The marriage was not a particularly happy one with Lady Rosamund eventually banishing Augustus to the other Christie estate, the nearby Saughton Court, for his ‘eccentricities’ which apparently included ‘childish behaviour’ such as kicking the furniture repeatedly to annoy her. In his absence, Lady Rosamund poured her energies into rebuilding Tapeley and engaged one of the leading neo-baroque architects, John Belcher (b.1841 – d.1913). Due to limited finance, the work was to last from 1896 until 1916 but the professional relationship between client and architect was a happy one – so much so that on his death she had a plaque added to a wall in his memory.
Belcher is not as widely known as perhaps he should be, though his work is well regarded. He worked mainly on commercial buildings and institutions including the Whiteleys department store in London, and the brilliant Mappin & Webb building in the City of London which was scandalously demolished in 1994 to build No.1 Poultry (the only good view is looking out from the top of it!). More prominently, Belcher also designed in 1907 the imposing Ashton Memorial in Lancaster for Baron Ashton.

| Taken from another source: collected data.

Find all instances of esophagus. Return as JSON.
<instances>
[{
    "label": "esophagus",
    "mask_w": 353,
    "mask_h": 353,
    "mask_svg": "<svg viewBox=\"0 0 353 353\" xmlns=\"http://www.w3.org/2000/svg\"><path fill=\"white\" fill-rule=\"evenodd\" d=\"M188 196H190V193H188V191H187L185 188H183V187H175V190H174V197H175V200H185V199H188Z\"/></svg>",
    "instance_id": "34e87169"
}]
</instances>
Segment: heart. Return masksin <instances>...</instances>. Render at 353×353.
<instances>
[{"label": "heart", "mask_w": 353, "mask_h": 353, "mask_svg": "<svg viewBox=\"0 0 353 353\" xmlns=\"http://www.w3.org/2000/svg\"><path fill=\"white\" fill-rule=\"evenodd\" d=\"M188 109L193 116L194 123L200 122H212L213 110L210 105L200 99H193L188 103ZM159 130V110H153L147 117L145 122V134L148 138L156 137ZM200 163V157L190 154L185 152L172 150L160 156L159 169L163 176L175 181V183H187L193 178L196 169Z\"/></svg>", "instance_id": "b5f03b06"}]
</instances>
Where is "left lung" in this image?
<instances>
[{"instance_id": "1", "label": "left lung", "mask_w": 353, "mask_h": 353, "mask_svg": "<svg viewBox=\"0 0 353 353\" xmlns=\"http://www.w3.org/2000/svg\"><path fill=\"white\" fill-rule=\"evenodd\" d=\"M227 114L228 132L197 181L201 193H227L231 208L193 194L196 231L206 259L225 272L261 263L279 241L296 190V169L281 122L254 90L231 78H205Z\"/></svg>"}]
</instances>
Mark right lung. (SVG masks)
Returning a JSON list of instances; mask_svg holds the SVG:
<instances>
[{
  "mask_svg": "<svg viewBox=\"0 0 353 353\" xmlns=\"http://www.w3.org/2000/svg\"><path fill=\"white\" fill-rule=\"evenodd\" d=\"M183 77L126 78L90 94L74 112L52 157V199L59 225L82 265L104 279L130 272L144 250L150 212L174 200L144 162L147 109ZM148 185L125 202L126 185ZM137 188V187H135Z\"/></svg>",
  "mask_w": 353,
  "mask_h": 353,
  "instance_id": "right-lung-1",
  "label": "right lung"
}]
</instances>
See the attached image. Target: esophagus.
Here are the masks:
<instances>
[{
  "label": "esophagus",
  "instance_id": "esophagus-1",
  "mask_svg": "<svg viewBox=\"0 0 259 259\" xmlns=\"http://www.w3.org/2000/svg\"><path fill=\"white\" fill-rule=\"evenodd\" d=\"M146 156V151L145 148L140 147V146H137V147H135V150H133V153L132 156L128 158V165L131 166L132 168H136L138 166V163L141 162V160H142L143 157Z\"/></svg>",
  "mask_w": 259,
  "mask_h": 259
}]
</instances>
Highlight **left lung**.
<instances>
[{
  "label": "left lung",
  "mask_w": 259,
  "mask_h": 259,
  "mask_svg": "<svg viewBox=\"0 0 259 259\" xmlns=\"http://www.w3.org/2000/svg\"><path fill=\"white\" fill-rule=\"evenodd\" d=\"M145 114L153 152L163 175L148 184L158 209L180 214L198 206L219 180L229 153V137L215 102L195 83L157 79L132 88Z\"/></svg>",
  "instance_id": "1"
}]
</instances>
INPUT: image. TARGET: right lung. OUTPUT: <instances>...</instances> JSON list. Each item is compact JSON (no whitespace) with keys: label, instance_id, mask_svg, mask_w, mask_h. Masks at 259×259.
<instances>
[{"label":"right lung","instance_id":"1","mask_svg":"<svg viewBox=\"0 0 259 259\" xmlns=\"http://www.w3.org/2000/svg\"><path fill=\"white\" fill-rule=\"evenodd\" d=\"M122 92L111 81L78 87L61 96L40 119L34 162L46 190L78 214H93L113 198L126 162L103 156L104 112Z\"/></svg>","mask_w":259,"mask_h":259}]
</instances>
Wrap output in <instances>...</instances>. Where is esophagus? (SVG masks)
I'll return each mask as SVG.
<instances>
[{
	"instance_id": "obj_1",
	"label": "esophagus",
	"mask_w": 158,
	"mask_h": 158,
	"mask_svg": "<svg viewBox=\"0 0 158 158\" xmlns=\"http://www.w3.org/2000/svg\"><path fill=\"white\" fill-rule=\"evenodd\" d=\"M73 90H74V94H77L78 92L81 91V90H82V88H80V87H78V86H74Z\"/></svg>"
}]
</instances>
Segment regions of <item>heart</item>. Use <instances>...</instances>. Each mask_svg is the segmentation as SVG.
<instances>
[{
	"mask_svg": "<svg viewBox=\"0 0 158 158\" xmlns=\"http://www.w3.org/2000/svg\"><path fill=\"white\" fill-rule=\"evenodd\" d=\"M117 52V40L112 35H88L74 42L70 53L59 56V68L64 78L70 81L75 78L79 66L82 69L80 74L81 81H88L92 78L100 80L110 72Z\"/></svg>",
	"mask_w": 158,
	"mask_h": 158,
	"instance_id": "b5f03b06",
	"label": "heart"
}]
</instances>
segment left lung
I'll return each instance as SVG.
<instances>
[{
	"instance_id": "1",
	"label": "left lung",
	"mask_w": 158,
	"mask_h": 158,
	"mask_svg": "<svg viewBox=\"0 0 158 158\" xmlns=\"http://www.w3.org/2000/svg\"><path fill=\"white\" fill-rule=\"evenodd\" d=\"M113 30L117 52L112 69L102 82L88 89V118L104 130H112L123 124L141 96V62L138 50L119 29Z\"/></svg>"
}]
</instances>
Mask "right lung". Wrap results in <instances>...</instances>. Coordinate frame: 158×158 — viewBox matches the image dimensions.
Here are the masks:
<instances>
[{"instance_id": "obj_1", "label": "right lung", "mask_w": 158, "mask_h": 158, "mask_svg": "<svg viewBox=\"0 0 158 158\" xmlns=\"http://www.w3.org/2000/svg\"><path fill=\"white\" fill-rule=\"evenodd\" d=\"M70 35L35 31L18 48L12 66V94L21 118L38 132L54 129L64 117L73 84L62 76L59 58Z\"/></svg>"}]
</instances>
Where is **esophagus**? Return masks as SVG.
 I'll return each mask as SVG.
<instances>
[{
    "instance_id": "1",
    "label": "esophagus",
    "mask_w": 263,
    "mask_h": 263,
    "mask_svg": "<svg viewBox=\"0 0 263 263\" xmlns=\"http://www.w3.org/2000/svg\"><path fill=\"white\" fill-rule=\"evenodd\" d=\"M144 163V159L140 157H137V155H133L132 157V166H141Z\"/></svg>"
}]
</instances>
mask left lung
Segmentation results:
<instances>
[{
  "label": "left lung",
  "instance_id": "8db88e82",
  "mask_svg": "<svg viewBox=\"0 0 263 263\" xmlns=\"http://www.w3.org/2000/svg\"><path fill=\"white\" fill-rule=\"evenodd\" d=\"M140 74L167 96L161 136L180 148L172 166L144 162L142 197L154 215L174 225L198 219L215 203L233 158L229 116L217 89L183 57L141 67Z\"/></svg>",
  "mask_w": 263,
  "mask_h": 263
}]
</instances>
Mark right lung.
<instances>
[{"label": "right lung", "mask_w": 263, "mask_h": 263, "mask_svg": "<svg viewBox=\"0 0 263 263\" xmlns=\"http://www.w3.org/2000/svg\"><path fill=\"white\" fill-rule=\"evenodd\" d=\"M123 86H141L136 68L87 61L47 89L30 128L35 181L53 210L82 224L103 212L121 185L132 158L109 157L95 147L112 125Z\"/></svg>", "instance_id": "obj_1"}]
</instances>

Belcher transformed the ‘dreary’ house to create an imposing but elegant ‘Queen Anne’ style Georgian villa of brick with stone pilasters, parapet and a pediment, sitting above the impressive terraced gardens. The interiors are also of note, featuring a grand staircase hall and also several good fireplaces and plaster ceilings from the original house. Lady Rosamund had to fight to keep hold of her creation as, in an act of revenge, Augustus left the house in his will on his death in 1930 to a distant cousin in Canada, forcing her to have to go to court to argue, successfully, that Augustus was obviously insane.
The house and estate were inherited by her son, John Christie, who founded the famous opera at Glyndebourne, where he spent the other half of his time when he wasn’t at Tapeley. Tapeley was then inherited by his daughter, another Rosamund, who frugally ran the house until her death in 1988 and was known for conducting the tours with a parrot on her head.
The current owner is one Hector Christie, Rosamund’s nephew, who apparently decided with his brother which was to inherit Glyndebourne and Tapeley by flipping a coin whilst in a Brighton nightclub. Hector, though Eton-educated, is something of a rebel, once sneaking into a Labour party conference to heckle Tony Blair about the Iraq war, and also extending a fairly broad invitation to various hippies to create something of an eco-commune at Tapeley.
Though almost all the hippies have now left, Hector has now decided that he should focus on managing the house and estate on a more commercial basis, and not a moment too soon judging by the deteriorating condition of the grade-II* listed house, where part of the dining room ceiling fell in shortly before Ruth Watson’s first visit. Fingers crossed her advice can provide a means for the family to stay in their ancestral seat without compromising either the architecture or setting or his principles.